----- Document excerpt
What was the source of that stress?

Player physicals.

Because they either didn’t have physicals or their physicals hadn’t been processed, some 20 to 25 players, by Grassman’s count, were unable to participate in the practice.

“To be honest, I did not feel like I was really coaching today,” Grassman said. “More or less, I was managing everything.”

Being a head coach entails a lot more than Xs and Os, that’s for sure.

Grassman, 48, Riverhead’s offensive coordinator the last few years, is the team’s new head coach, but he’s not exactly new. He has been involved in the program since 2003. Not only is this his first head coaching job at this level, but he succeeds Leif Shay, Riverhead’s longest-serving and winningest football coach who stepped aside after 24 years in order to have time to watch his two sons play football. Shay, however, is coaching one of Riverhead’s two middle school teams.
----------
----- Dataset extract
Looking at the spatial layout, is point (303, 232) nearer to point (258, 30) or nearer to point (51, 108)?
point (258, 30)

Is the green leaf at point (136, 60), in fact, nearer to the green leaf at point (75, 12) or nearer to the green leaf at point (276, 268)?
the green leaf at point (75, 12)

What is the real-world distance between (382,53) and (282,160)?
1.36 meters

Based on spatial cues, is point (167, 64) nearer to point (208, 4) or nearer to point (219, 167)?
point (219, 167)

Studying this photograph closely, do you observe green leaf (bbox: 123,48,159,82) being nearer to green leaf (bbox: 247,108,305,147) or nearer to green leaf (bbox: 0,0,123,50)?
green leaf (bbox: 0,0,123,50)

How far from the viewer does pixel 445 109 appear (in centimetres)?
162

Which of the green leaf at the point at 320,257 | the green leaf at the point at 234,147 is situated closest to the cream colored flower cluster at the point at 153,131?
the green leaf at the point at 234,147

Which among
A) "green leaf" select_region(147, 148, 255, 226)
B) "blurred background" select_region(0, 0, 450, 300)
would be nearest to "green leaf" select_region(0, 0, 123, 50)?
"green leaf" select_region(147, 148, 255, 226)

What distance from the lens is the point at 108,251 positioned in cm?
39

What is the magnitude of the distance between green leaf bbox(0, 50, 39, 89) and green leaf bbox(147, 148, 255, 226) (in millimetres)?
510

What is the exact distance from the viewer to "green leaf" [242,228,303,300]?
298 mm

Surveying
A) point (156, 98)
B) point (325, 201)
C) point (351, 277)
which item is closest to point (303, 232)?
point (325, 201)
----------
----- Dataset extract
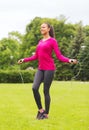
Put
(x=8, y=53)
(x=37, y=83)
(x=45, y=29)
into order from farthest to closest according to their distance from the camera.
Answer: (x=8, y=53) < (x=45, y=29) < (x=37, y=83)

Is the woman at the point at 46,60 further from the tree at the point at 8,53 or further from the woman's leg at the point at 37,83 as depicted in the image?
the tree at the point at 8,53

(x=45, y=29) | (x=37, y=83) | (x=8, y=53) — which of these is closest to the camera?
----------
Assignment: According to the Riverhead football excerpt, why did Leif Shay step aside as head coach?

Task output: He stepped aside to have time to watch his two sons play football.